SUPPLIED INFORMATION →
++++++++++++++++++++

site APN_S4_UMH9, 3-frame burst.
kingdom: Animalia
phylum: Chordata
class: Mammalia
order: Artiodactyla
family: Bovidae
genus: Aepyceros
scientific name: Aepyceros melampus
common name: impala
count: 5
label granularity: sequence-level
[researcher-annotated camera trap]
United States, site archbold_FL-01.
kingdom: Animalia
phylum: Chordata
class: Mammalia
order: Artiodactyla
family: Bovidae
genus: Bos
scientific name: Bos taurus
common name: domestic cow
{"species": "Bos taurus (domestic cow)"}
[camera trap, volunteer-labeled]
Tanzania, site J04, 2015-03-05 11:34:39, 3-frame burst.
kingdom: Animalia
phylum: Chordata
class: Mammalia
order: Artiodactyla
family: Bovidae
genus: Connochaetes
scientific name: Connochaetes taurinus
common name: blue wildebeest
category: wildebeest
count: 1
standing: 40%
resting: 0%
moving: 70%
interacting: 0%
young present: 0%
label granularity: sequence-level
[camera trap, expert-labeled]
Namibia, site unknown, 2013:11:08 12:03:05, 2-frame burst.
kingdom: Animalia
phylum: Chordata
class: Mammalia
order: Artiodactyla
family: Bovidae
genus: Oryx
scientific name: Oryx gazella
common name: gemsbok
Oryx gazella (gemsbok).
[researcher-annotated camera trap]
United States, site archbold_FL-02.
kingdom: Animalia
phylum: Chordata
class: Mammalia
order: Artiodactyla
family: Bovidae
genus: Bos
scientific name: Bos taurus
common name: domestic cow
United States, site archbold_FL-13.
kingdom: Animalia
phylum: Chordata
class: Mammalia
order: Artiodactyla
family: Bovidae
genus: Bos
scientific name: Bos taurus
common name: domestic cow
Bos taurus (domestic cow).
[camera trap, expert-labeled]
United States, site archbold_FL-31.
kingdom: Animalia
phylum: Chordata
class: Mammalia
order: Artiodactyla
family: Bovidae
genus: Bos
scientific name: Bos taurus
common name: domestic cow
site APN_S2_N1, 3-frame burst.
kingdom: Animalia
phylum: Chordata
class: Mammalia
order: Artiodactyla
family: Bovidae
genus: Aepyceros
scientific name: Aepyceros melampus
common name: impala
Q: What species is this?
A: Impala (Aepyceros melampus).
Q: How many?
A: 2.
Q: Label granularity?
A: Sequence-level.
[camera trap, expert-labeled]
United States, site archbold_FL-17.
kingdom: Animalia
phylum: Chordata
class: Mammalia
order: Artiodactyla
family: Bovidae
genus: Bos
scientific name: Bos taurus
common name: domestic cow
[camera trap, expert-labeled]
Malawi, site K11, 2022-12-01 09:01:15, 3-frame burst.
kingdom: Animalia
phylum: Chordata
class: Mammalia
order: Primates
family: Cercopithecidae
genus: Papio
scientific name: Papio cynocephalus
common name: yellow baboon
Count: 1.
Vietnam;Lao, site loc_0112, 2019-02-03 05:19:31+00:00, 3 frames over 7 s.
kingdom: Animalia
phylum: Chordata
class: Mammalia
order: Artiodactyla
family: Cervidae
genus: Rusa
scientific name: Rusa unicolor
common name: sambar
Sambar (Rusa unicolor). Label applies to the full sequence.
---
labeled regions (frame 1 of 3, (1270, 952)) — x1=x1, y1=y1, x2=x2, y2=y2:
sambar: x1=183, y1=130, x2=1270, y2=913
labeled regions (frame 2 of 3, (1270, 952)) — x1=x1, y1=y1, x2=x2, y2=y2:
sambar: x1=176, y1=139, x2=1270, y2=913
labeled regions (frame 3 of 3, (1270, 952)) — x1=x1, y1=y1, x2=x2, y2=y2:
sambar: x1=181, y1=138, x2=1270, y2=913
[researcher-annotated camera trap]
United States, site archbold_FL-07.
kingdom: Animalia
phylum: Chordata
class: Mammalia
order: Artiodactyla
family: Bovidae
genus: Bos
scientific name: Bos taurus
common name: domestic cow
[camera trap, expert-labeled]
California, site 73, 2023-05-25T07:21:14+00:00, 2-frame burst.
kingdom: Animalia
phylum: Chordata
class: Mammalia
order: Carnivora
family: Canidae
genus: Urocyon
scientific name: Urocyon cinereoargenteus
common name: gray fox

++++++++++++++++++++

ASSIGNED TASK →
The required output is the entries from their opening line through the line holding "Q: What species is this?", repeated exactly, with both end lines kept.

ANSWER TO THIS EXERCISE →
site APN_S4_UMH9, 3-frame burst.
kingdom: Animalia
phylum: Chordata
class: Mammalia
order: Artiodactyla
family: Bovidae
genus: Aepyceros
scientific name: Aepyceros melampus
common name: impala
count: 5
label granularity: sequence-level
[researcher-annotated camera trap]
United States, site archbold_FL-01.
kingdom: Animalia
phylum: Chordata
class: Mammalia
order: Artiodactyla
family: Bovidae
genus: Bos
scientific name: Bos taurus
common name: domestic cow
{"species": "Bos taurus (domestic cow)"}
[camera trap, volunteer-labeled]
Tanzania, site J04, 2015-03-05 11:34:39, 3-frame burst.
kingdom: Animalia
phylum: Chordata
class: Mammalia
order: Artiodactyla
family: Bovidae
genus: Connochaetes
scientific name: Connochaetes taurinus
common name: blue wildebeest
category: wildebeest
count: 1
standing: 40%
resting: 0%
moving: 70%
interacting: 0%
young present: 0%
label granularity: sequence-level
[camera trap, expert-labeled]
Namibia, site unknown, 2013:11:08 12:03:05, 2-frame burst.
kingdom: Animalia
phylum: Chordata
class: Mammalia
order: Artiodactyla
family: Bovidae
genus: Oryx
scientific name: Oryx gazella
common name: gemsbok
Oryx gazella (gemsbok).
[researcher-annotated camera trap]
United States, site archbold_FL-02.
kingdom: Animalia
phylum: Chordata
class: Mammalia
order: Artiodactyla
family: Bovidae
genus: Bos
scientific name: Bos taurus
common name: domestic cow
United States, site archbold_FL-13.
kingdom: Animalia
phylum: Chordata
class: Mammalia
order: Artiodactyla
family: Bovidae
genus: Bos
scientific name: Bos taurus
common name: domestic cow
Bos taurus (domestic cow).
[camera trap, expert-labeled]
United States, site archbold_FL-31.
kingdom: Animalia
phylum: Chordata
class: Mammalia
order: Artiodactyla
family: Bovidae
genus: Bos
scientific name: Bos taurus
common name: domestic cow
site APN_S2_N1, 3-frame burst.
kingdom: Animalia
phylum: Chordata
class: Mammalia
order: Artiodactyla
family: Bovidae
genus: Aepyceros
scientific name: Aepyceros melampus
common name: impala
Q: What species is this?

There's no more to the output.